Franz Josef Mone (12 May 1796, in Mingolsheim near Bruchsal, Baden – 12 March 1871, in Karlsruhe) was a historian and archaeologist.

He attended the gymnasium at Bruchsal and in 1814 entered Heidelberg University, where in 1817 he was appointed a lecturer (privatdozent) in history, in 1818 a secretary at the university library, in 1819 an associate professor, in 1822 a full professor, and in 1825 head of the university library. From 1827 to 1831 he was a professor at the Catholic University of Leuven. On his return to Baden, he edited for a period the Karlsruher Zeitung; in 1835 he became archivist and director of the General National Archives in Karlsruhe, and retired in 1868.

==Publications==

- His works on early history (Urgeschichte des badischen Landes - Early history of the region of Baden; 2 vols., 1845; Die gallische Sprache, 1851, and Celtische Forschungen, 1857) have been criticised for a tendency to trace most phenomena to a Celtic origin.

> **ACTIVITY A**
In which year did Franz Josef Mone become archivist and director of the General National Archives in Karlsruhe, according to the Mone biography?
> **ACTIVITY B**
Copy word for word the part of the Mone biography from "- His works" up to and including "a Celtic origin.".
Rely only on the Mone biography, not on outside knowledge.

> **PROVIDED DATA**
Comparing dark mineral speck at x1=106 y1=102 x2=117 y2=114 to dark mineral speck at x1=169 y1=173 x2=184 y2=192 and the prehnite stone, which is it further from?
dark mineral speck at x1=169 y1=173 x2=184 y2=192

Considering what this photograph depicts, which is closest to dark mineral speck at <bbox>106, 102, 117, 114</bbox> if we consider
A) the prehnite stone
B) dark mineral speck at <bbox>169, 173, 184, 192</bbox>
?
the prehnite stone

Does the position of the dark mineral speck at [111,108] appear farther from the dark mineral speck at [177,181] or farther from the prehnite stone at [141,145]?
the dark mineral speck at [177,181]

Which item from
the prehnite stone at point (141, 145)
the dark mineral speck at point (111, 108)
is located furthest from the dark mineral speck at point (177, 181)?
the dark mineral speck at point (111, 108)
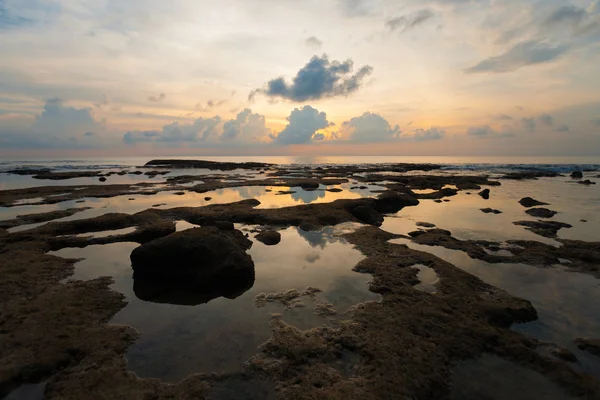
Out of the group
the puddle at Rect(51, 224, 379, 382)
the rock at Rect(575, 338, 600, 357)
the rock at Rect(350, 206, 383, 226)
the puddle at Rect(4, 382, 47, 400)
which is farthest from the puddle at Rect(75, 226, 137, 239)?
the rock at Rect(575, 338, 600, 357)

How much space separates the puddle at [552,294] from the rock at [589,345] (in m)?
0.20

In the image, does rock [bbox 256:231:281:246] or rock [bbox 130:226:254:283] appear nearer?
rock [bbox 130:226:254:283]

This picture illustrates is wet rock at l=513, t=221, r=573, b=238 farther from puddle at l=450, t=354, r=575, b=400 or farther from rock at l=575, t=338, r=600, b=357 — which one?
puddle at l=450, t=354, r=575, b=400

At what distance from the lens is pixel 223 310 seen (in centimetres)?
1212

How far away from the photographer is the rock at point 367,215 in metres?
28.3

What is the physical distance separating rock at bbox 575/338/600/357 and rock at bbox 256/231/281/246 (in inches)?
613

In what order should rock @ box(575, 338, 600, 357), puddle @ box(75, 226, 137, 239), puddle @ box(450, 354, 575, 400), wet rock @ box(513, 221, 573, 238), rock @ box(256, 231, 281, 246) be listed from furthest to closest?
wet rock @ box(513, 221, 573, 238)
puddle @ box(75, 226, 137, 239)
rock @ box(256, 231, 281, 246)
rock @ box(575, 338, 600, 357)
puddle @ box(450, 354, 575, 400)

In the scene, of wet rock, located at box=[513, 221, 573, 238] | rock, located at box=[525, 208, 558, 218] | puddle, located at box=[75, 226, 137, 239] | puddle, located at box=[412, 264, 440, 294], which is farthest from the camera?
rock, located at box=[525, 208, 558, 218]

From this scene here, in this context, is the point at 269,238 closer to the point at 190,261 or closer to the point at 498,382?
the point at 190,261

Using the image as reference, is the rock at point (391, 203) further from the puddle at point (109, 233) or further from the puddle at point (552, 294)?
the puddle at point (109, 233)

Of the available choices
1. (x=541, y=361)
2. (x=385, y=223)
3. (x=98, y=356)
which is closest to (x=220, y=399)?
(x=98, y=356)

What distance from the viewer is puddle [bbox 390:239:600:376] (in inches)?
407

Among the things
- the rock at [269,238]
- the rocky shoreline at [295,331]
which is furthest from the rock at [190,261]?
the rock at [269,238]

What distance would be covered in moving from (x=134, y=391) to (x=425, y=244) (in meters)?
18.3
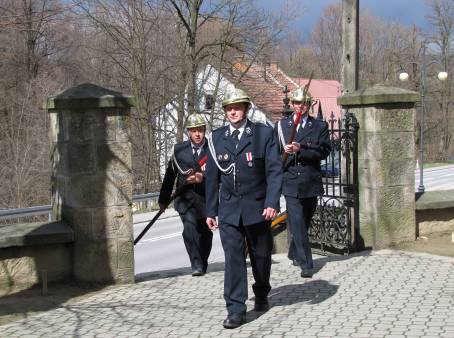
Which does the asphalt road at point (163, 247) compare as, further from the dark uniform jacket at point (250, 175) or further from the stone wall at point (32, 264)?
the dark uniform jacket at point (250, 175)

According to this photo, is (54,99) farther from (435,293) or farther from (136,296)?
(435,293)

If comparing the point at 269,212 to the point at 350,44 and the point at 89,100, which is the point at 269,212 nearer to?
the point at 89,100

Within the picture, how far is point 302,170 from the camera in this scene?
283 inches

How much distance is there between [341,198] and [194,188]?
6.55 ft

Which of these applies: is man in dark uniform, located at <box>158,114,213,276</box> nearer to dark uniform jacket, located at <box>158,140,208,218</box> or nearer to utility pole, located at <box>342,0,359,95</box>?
dark uniform jacket, located at <box>158,140,208,218</box>

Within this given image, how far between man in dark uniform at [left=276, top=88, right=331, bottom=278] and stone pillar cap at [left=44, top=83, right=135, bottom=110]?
1.67 m

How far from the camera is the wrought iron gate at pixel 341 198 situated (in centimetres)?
837

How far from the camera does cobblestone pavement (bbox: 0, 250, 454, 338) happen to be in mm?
5152

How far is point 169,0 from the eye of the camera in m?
30.9

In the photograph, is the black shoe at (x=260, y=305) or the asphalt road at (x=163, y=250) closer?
the black shoe at (x=260, y=305)

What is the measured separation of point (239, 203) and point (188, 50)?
27.2 metres

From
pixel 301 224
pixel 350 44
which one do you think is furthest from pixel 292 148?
pixel 350 44

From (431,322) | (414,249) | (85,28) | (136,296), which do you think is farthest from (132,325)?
(85,28)

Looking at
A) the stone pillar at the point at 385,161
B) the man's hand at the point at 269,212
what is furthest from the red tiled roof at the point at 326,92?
the man's hand at the point at 269,212
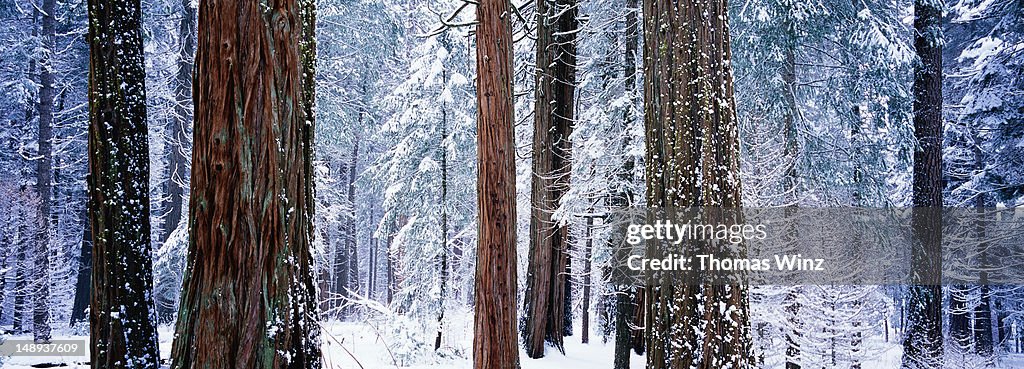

> **TASK RESULT A**
1835

> **TASK RESULT B**
- His works on early history (Urgeschichte des badischen Landes - Early history of the region of Baden; 2 vols., 1845; Die gallische Sprache, 1851, and Celtische Forschungen, 1857) have been criticised for a tendency to trace most phenomena to a Celtic origin.